Entries taken from a collection:
☆ ☆ ☆ ☆ ☆

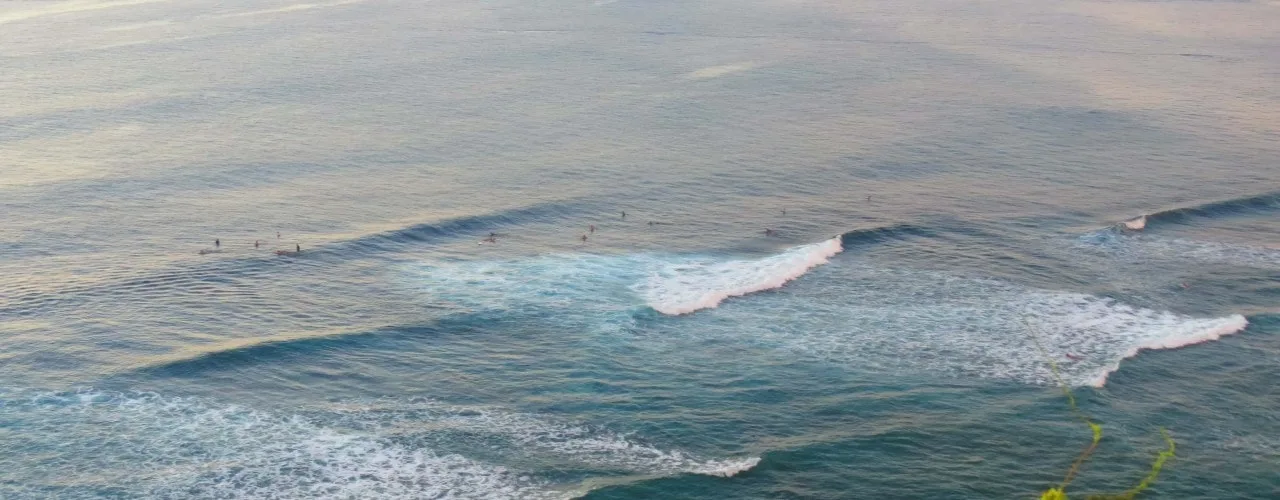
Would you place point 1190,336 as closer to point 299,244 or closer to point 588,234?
point 588,234

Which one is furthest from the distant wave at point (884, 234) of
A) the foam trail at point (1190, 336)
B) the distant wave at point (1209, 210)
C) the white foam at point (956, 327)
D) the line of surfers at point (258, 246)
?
the line of surfers at point (258, 246)

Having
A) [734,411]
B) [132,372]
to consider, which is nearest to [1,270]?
[132,372]

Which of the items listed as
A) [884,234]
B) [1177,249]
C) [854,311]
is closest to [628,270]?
[854,311]

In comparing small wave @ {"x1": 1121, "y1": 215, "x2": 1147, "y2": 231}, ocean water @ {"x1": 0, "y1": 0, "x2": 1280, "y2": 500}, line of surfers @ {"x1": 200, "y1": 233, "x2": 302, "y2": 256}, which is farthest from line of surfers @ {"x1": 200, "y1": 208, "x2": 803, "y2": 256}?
small wave @ {"x1": 1121, "y1": 215, "x2": 1147, "y2": 231}

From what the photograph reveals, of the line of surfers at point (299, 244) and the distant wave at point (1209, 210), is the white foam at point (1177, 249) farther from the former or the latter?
the line of surfers at point (299, 244)

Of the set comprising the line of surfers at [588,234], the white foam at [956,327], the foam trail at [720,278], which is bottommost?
the white foam at [956,327]

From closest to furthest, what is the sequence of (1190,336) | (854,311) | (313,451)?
(313,451)
(1190,336)
(854,311)
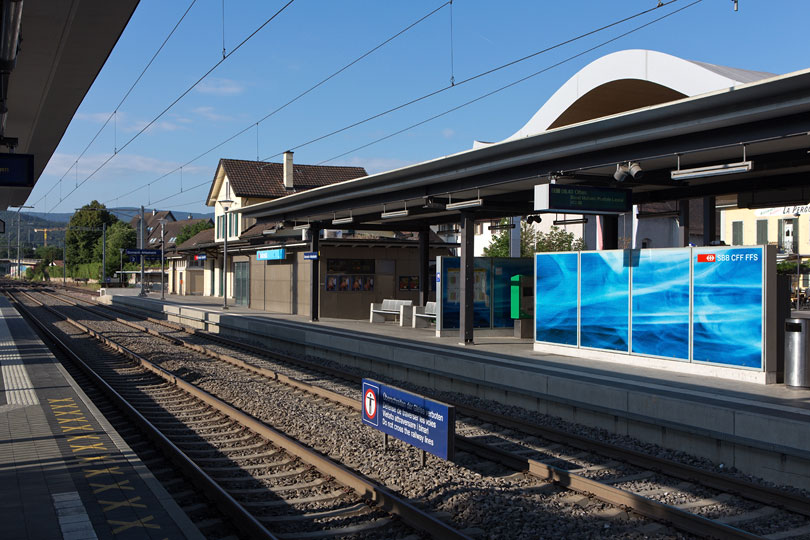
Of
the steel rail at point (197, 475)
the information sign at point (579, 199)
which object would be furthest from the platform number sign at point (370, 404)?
the information sign at point (579, 199)

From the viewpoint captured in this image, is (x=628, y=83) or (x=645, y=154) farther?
(x=628, y=83)

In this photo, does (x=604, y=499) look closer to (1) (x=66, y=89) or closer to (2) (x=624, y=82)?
(1) (x=66, y=89)

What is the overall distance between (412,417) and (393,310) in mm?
19860

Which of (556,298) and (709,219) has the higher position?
(709,219)

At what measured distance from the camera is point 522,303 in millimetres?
20500

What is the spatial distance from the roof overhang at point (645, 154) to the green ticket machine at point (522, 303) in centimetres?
204

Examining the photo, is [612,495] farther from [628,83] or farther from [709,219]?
[628,83]

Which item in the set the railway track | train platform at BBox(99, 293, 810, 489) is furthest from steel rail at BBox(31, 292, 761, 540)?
train platform at BBox(99, 293, 810, 489)

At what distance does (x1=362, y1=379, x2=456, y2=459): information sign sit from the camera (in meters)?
7.96

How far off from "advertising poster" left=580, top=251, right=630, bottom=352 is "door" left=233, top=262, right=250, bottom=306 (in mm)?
27735

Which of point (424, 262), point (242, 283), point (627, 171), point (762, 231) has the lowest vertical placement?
point (242, 283)

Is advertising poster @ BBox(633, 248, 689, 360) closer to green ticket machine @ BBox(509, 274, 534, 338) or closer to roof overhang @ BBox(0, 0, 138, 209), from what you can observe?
green ticket machine @ BBox(509, 274, 534, 338)

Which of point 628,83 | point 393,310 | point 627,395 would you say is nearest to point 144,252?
point 393,310

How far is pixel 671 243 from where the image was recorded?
5172 cm
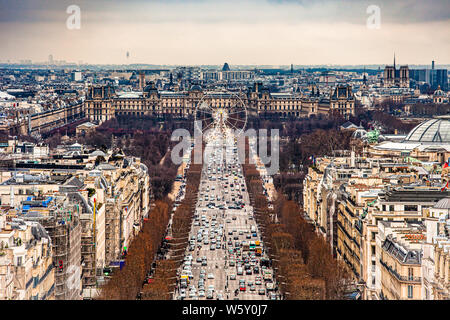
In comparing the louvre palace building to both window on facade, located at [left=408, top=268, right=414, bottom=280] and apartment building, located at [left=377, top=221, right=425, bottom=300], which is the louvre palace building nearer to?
apartment building, located at [left=377, top=221, right=425, bottom=300]

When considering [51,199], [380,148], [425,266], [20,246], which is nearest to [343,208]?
[51,199]

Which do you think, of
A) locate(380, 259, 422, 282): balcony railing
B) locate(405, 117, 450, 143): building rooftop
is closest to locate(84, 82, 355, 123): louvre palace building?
locate(405, 117, 450, 143): building rooftop

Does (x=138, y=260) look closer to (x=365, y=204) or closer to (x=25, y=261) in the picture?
(x=365, y=204)

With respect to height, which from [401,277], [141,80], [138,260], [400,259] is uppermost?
[141,80]

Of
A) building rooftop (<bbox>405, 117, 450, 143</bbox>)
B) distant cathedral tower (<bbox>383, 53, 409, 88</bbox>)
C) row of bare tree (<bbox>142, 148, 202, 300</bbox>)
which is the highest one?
distant cathedral tower (<bbox>383, 53, 409, 88</bbox>)

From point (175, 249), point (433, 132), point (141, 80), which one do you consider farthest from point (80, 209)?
point (141, 80)

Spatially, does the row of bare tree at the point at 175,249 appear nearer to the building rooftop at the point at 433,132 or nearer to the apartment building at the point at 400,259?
the apartment building at the point at 400,259

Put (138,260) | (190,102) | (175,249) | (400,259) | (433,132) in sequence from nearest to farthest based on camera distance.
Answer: (400,259)
(138,260)
(175,249)
(433,132)
(190,102)

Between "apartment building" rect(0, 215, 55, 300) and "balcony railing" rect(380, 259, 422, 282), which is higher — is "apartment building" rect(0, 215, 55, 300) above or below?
above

☆ ☆ ☆ ☆ ☆

* EXERCISE DIRECTIONS: Reproduce the listing above in full, substituting "metal rail" for every occurrence of "steel rail" and leaving all other text unchanged. Omit the pictures from your answer.

* EXPECTED OUTPUT:
Would you place point 1190,336 as closer to point 299,244 or closer to point 588,234?
point 588,234

Which one is furthest from the distant wave at point (884, 234) of
A) the foam trail at point (1190, 336)
B) the distant wave at point (1209, 210)
C) the white foam at point (956, 327)
D) the line of surfers at point (258, 246)
?
the line of surfers at point (258, 246)

Having
A) [734,411]
B) [132,372]
to consider, which is nearest to [1,270]?
[132,372]

Which of the items listed as
A) [884,234]
B) [1177,249]
C) [854,311]
is closest to [628,270]?
[854,311]

In comparing small wave @ {"x1": 1121, "y1": 215, "x2": 1147, "y2": 231}, ocean water @ {"x1": 0, "y1": 0, "x2": 1280, "y2": 500}, line of surfers @ {"x1": 200, "y1": 233, "x2": 302, "y2": 256}, which is farthest from line of surfers @ {"x1": 200, "y1": 208, "x2": 803, "y2": 256}?
small wave @ {"x1": 1121, "y1": 215, "x2": 1147, "y2": 231}

From what the photograph reveals, of the line of surfers at point (299, 244) and the distant wave at point (1209, 210), is the white foam at point (1177, 249) farther from the former or the latter?
the line of surfers at point (299, 244)

Of the set comprising the line of surfers at [588,234], the white foam at [956,327], the foam trail at [720,278], which is bottommost?
the white foam at [956,327]

From closest to furthest, what is the sequence of (1190,336) | (854,311) | (313,451)?
(313,451)
(1190,336)
(854,311)
Of
the metal rail at point (197, 475)
the information sign at point (579, 199)
which object would be furthest from the platform number sign at point (370, 404)?
the information sign at point (579, 199)

From the viewpoint captured in this image, is (x=628, y=83) or (x=645, y=154) farther?
(x=628, y=83)

In this photo, does (x=604, y=499) look closer to (1) (x=66, y=89) or closer to (2) (x=624, y=82)?
(1) (x=66, y=89)

What is the overall distance between (412,417) and (393,310) in mm?
19860

Which of (556,298) and (709,219) has the higher position?
(709,219)

At what measured distance from the camera is point 522,303 in millimetres?
20500

What is the spatial distance from the roof overhang at point (645, 154) to the green ticket machine at point (522, 303) in centimetres?
204

Examining the photo, is [612,495] farther from [628,83] or farther from [709,219]?
[628,83]

Which item in the set the railway track | train platform at BBox(99, 293, 810, 489) is furthest from metal rail at BBox(31, 292, 761, 540)?
train platform at BBox(99, 293, 810, 489)

At what distance does (x1=362, y1=379, x2=456, y2=459): information sign sit from the camera (in meters)?
7.96

How far off from "advertising poster" left=580, top=251, right=630, bottom=352 is "door" left=233, top=262, right=250, bottom=306 (in mm)?
27735

Which of point (424, 262), point (242, 283), point (627, 171), point (762, 231) has the lowest vertical placement?
point (242, 283)

Is advertising poster @ BBox(633, 248, 689, 360) closer to green ticket machine @ BBox(509, 274, 534, 338) or closer to roof overhang @ BBox(0, 0, 138, 209), from what you can observe?
green ticket machine @ BBox(509, 274, 534, 338)

Which of point 628,83 | point 393,310 | point 627,395 would you say is nearest to point 144,252?
point 393,310

How far is pixel 671 243 from where the image was recorded?
5172 cm
In comparing the louvre palace building to both window on facade, located at [left=408, top=268, right=414, bottom=280] and apartment building, located at [left=377, top=221, right=425, bottom=300], which is the louvre palace building nearer to?
apartment building, located at [left=377, top=221, right=425, bottom=300]

When considering [51,199], [380,148], [425,266], [20,246], which is nearest to [343,208]?
[51,199]

Which do you think, of
A) locate(380, 259, 422, 282): balcony railing
B) locate(405, 117, 450, 143): building rooftop
is closest to locate(84, 82, 355, 123): louvre palace building?
locate(405, 117, 450, 143): building rooftop

Does (x=138, y=260) look closer to (x=365, y=204) or closer to (x=25, y=261) in the picture?
(x=365, y=204)

With respect to height, which from [401,277], [141,80], [138,260], [400,259] is uppermost?
[141,80]

Of
A) building rooftop (<bbox>405, 117, 450, 143</bbox>)
B) distant cathedral tower (<bbox>383, 53, 409, 88</bbox>)
C) row of bare tree (<bbox>142, 148, 202, 300</bbox>)
which is the highest one?
distant cathedral tower (<bbox>383, 53, 409, 88</bbox>)

From point (175, 249), point (433, 132), point (141, 80), which one do you consider farthest from point (80, 209)?
point (141, 80)

Spatially, does the row of bare tree at the point at 175,249 appear nearer to the building rooftop at the point at 433,132 or nearer to the apartment building at the point at 400,259?
the apartment building at the point at 400,259

Put (138,260) | (190,102) | (175,249) | (400,259) | (433,132) in sequence from nearest to farthest based on camera distance.
Answer: (400,259)
(138,260)
(175,249)
(433,132)
(190,102)

Between "apartment building" rect(0, 215, 55, 300) and "balcony railing" rect(380, 259, 422, 282), which is higher — is "apartment building" rect(0, 215, 55, 300) above or below?
above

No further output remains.